И вот уже над ним два километра воды. Течет Гольфстрим, а соседние воды его охлаждают:

– Куда ты спешишь, Гольфстрим? Чего горячишься? Пора бы тебе поостыть.

Гольфстрим уже и сам понимает, что их не согреешь. И он остывает. И поворачивает назад. Потому что когда остынешь, всегда поворачиваешь назад.

Теперь ему спешить некуда, и он движется с прохладцей – полкилометра в час. На глубине почти в три километра.

А над ним, текущим с севера на юг, течет он, Гольфстрим, с юга на север. Молодой и горячий, со скоростью девяти километров в час.

И северные моря теплеют от удивления, что вот, оказывается, в их широтах еще не все промерзло насквозь, что есть еще у них свои Гольфстримы…

ЭКВАТОР
Экватор и параллели

Все параллели Земли параллельны Экватору, но это лишь до тех пор, пока он сам параллель и параллелен всем остальным параллелям.

Экватор и меридианы

Только тот, кто изведал холод двух полюсов, способен пересекаться с Экватором.

Дни и ночи Экватора

У Экватора равноденствие круглый год: то ли потому, что для него оба полушария равны, то ли потому, что он умеет держаться разумной середины?

ПРИРОДА ЗЕМЛЕТРЯСЕНИЙ
1

Эпицентр землетрясения ничего общего не имеет с центром Земли: не каждый, кто умеет Землю трясти, способен нести на себе Землю.

2

Только настоящая глубина дает устойчивость и непоколебимость позиции: ядро Земли не знает землетрясений.

ЖИЗНЬ НА ЗЕМЛЕ

Однажды заспорили Ветер и Скала: кто на свете самый упрямый?

– Я самая упрямая, – сказала Скала. – Сколько лет ты на меня дуешь, а я стою.

– Нет, я самый упрямый, – сказал Ветер. – Сколько лет ты стоишь, а я все равно дую.

– Меня не сдуешь. Я как стояла, так и буду стоять.

– Меня не перестоишь. Я как дул, так и буду дуть.

Долго они спорили.

Уже и осень прошла, и зима.

Наступила весна, и из трещины в скале пробилась тоненькая Травинка. Пробилась – и стала тянуться вверх. Дождь лил – а она тянулась вверх. Солнце жгло – а она тянулась вверх. Навстречу потокам дождя, навстречу лучам солнца.

– Вот кто самый упрямый, – сказала Скала. – Уж как я ее ни пускала, зажимала, удерживала, а она все-таки пробилась. И тянется вверх.

– А я ее гнул, и рвал, и сдувал, а она все-таки тянется вверх, – сказал Ветер. – И почему она тянется вверх?

– Из упрямства. Делать-то ей вверху нечего. Но ты же видишь: дождь льет на нее сверху вниз, лучи падают на нее сверху вмиз, вот она и тянется снизу вверх. Из упрямства, из чувства противоречия.

– Лишь бы сделать по-своему, – вздохнул Ветер.

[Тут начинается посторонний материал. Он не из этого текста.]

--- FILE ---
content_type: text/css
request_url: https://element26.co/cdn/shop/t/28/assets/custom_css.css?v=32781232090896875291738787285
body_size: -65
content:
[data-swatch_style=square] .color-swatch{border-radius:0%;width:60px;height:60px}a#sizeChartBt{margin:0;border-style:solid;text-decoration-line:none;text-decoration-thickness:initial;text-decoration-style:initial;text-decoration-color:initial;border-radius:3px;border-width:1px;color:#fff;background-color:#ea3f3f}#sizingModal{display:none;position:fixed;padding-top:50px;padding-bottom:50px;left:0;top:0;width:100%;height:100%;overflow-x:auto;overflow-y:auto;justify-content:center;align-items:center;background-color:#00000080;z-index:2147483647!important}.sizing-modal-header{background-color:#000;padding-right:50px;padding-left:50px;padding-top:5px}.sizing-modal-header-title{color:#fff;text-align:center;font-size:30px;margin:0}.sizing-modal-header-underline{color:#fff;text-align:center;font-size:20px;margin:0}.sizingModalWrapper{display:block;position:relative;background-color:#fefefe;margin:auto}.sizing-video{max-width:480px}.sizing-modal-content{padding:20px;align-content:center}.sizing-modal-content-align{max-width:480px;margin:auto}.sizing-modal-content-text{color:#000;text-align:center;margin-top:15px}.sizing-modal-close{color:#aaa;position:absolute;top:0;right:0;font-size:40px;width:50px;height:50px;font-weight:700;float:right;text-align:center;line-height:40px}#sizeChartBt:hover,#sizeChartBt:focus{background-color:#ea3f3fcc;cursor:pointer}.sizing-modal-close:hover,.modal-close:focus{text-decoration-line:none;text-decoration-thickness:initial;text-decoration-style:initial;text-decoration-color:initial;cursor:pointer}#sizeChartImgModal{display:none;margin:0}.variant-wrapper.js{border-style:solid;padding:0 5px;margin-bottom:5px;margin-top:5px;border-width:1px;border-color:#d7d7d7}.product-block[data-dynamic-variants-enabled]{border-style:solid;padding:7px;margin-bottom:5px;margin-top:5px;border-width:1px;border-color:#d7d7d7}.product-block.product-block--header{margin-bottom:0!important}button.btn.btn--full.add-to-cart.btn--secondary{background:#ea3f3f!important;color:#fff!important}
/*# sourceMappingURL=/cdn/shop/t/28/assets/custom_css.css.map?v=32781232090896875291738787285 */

А Травинка все поднималась и поднималась вверх. Она была очень упрямая. Потому что она была живая.!

Разве можно переупрямить жизнь? Многие пытались переупрямить жизнь, пытались ее задержать, остановить, – а она все равно пробивается. Все равно живет.

Потому она и живет, что она такая упрямая.

ЖИВЕТ НА СВЕТЕ БАОБАБ…

Живет на свете Баобаб – как ободрение всем живущим.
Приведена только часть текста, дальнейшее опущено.